Check out this new article of USA Today:
“Discount-seeking consumers swipe newspapers to pad savings
Wednesday, August 17, 2011
Newspapers are mysteriously vanishing from racks across the country. Thieves are swiping Sunday papers from driveways, and others are digging through people’s trash looking for discarded newspapers.
Authorities and newspaper executives attribute the rash of nationwide thefts to “extreme couponing,” a growing trend in which shoppers use dozens — sometimes hundreds — of coupons at a time to vastly reduce their grocery bills.
The craze, authorities say, has been fueled in part by the recent TLC show Extreme Couponing. It features homemakers and couples stockpiling reams of coupons, filling up several carts of groceries at the store and buying hundreds of dollars’ worth of items for just a few dollars. The show also features shoppers wiping out entire grocery shelves, building additions to their homes to store the surplus goods and Dumpster-diving for discarded coupons.
The trend has prompted increased newspaper thefts as enthusiasts seek out even more coupons, police and newspaper execs say.
Recent incidents include:
- An Arkansas woman was arrested Aug. 4 for allegedly stealing 185 copies of the Sunday Springdale Morning News. She told police she didn’t think the act was illegal.
- Denton, Texas, police arrested a 37-year-old woman in June for allegedly stealing coupons from a rack of newspapers in front of a fast-food restaurant.
- TheIdaho Statesman in Boise filed a police report in May after an employee saw a woman pilfering all the coupon ads from a newspaper rack after purchasing a single copy.
The swipes most hurt newspaper delivery people, who end up paying for the missing copies, says Sam Mazzzara, circulation manager at The Cullman (Ala.) Times, where thefts have jumped 30% this year. His paper ran a front-page story last month on the trend and offered a $500 reward for information leading to an arrest.
Producers defend the show, which debuted in April, saying it helps viewers save money during tough times. The show doesn’t condone the thefts, says Matt Sharp, Extreme Couponing‘s executive producer. “More people than ever are couponing, and we’ve contributed to that,” he says.

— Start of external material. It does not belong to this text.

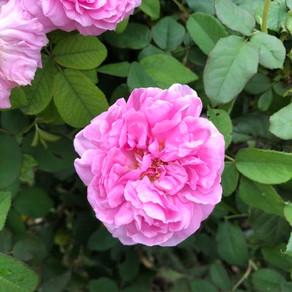 Rosa damascena(ローズ)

Not everyone’s complaining. The coupon craze has bolstered sales at The News & Observer in Raleigh, N.C., says Jim Puryear, vice president for circulation. The newspaper has seen an uptick in thefts at racks, and workers have chased away coupon-hunters from Dumpsters at the paper’s recycling center. Overall, the increased interest in newspapers is welcomed, he says. “We’re fine with the coupon craze and the show,” Puryear says. “It’s a win-win for newspapers.”